▸ Consigne 1
Extrayez du témoignage le passage qui s'ouvre sur les mots contenant « Comment allez-vous n'ont-ils » et se referme sur « n'étant pas incompatible. ».
▸ Consigne 2
Quels sont les mots dont le témoignage dit qu'ils font encore pleurer dès qu'ils sont prononcés ? Citez-les tous.
▸ Consigne 3
Poursuivez le témoignage à la suite de sa dernière phrase.

▸ Extrait
------------------------------

Il aura donc fallu accepter l'inacceptable, accomplir l'insupportable, admettre l'intolérable. Il aura donc fallu absorber ce comprimé, seule, et surtout ne pas le recracher alors que le coeur ne semble vouloir l'accepter, alors que le corps ne veut l'accepter. Et puis il aura fallu endosser cette blouse bleue, respirer cet air vicié et ... se laisser aller.
Comment allez-vous n'ont-ils cessé de demander lorsqu'à nouveau mes yeux se sont relevés. Physiquement, ça va. Que pouvais-je répondre d'autre? Que je les haïssais eux qui m'avaient affirmé ma stérilité, que je me haïssais moi qui n'avais pas la force d'assumer toutes les éventualités. Je me suis tue et j'ai attendu, et j'attends encore que ce corps qui avait tout préparé pour lui ne me rappelle pas en permanence qu'il a été là. J'attends encore de ne pas pleurer dès que ces mots sont prononcés, bébé, grossesse, maternité. J'attends encore de trouver la raison qui me fera réellement accepter ce que j'ai demandé. J'attends encore mais toujours j'attendrai car jamais on ne peut surmonter une mort qu'on a provoquée.
Il est des gens pour qui c'est une évidence et il y en a, encore plus nombreux, pour qui c'est une atroce souffrance, les deux n'étant pas incompatible.

------------------------------

▸ Extraits du matériel
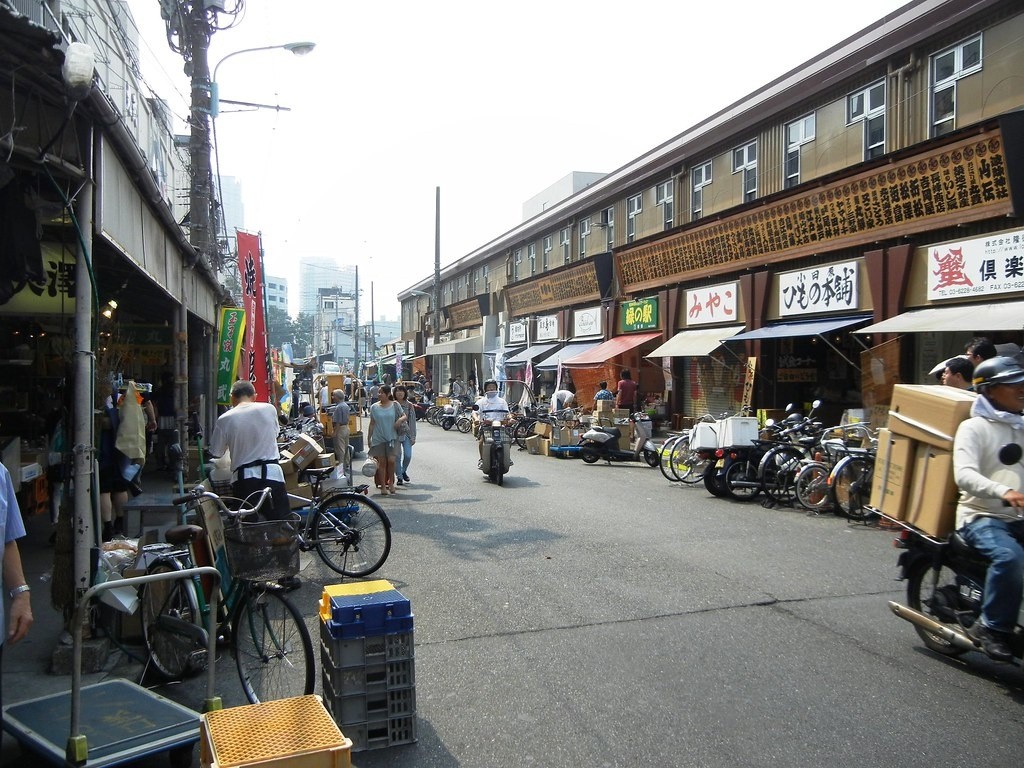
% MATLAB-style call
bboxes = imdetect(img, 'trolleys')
[2,566,223,768]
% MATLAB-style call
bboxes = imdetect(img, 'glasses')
[965,353,973,355]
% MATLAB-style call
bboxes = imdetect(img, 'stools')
[671,413,696,431]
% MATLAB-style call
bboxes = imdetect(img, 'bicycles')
[139,487,314,705]
[657,404,755,487]
[424,393,583,449]
[278,404,329,453]
[212,465,392,584]
[748,416,880,525]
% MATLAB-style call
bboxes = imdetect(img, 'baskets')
[224,520,300,582]
[483,428,513,444]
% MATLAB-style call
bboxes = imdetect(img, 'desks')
[121,493,190,538]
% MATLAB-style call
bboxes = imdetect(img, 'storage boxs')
[436,397,450,407]
[20,452,43,483]
[279,432,348,508]
[525,399,652,457]
[848,408,871,441]
[188,446,201,481]
[319,579,419,752]
[836,485,858,513]
[116,564,177,639]
[757,409,802,440]
[717,417,759,448]
[472,423,479,435]
[198,694,353,768]
[320,412,358,436]
[871,384,980,537]
[689,422,717,451]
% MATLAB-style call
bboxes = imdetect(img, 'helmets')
[787,413,803,423]
[972,355,1024,395]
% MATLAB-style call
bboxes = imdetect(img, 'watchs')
[9,585,29,600]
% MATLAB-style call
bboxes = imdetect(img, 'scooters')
[408,393,438,421]
[440,397,472,431]
[577,410,659,469]
[694,397,823,498]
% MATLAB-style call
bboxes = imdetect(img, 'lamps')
[603,295,658,311]
[521,314,538,325]
[39,42,94,158]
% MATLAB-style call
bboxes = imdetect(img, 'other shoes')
[278,578,301,589]
[968,618,1014,661]
[381,488,388,494]
[477,460,483,469]
[114,517,124,532]
[402,472,410,481]
[129,480,143,497]
[102,521,115,541]
[388,480,395,493]
[509,459,514,465]
[397,479,403,485]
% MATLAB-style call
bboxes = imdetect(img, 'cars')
[321,360,340,374]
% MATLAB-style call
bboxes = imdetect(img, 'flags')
[214,229,271,406]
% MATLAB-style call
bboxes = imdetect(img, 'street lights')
[409,288,439,397]
[186,42,315,253]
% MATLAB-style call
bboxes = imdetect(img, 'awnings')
[382,355,413,365]
[482,313,875,381]
[426,335,483,355]
[849,300,1024,384]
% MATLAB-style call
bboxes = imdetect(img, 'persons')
[298,389,351,472]
[0,462,34,754]
[47,379,157,546]
[552,390,577,410]
[592,370,636,443]
[367,385,416,495]
[941,336,1024,660]
[472,379,515,469]
[208,380,302,593]
[292,369,476,421]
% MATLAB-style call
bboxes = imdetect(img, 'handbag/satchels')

------------------------------

▸ Réponse 1
Comment allez-vous n'ont-ils cessé de demander lorsqu'à nouveau mes yeux se sont relevés. Physiquement, ça va. Que pouvais-je répondre d'autre? Que je les haïssais eux qui m'avaient affirmé ma stérilité, que je me haïssais moi qui n'avais pas la force d'assumer toutes les éventualités. Je me suis tue et j'ai attendu, et j'attends encore que ce corps qui avait tout préparé pour lui ne me rappelle pas en permanence qu'il a été là. J'attends encore de ne pas pleurer dès que ces mots sont prononcés, bébé, grossesse, maternité. J'attends encore de trouver la raison qui me fera réellement accepter ce que j'ai demandé. J'attends encore mais toujours j'attendrai car jamais on ne peut surmonter une mort qu'on a provoquée.
Il est des gens pour qui c'est une évidence et il y en a, encore plus nombreux, pour qui c'est une atroce souffrance, les deux n'étant pas incompatible.

▸ Réponse 2
bébé, grossesse, maternité

▸ Réponse 3
Aujourd'hui, je sais qu'ils se sont trompés alors le traumatisme est inévitable, s'aimer n'est pas un jeu, s'aimer c'est prendre un risque, s'aimer c'est aller vers la mort


J'aurais peut-être pu t'aimer mais on ne peut offrir un grand-père en guise de père, des parents en guise de frères, et surtout, on ne peut offrir la maladie comme destin, l'atrophie cérébrale comme quotidien! Et pourtant, ils sont si nombreux à rêver chaque jour de pouvoir vivre ce droit à avoir un être en soi, moi, avais-je le droit de penser que c'était mieux de ne pas te permettre de poursuivre? J'ai toujours été et je suis toujours pour le droit à disposer de son corps mais depuis ce jour qui fut le dernier, j'ai mal d'avoir eu le droit d'en disposer.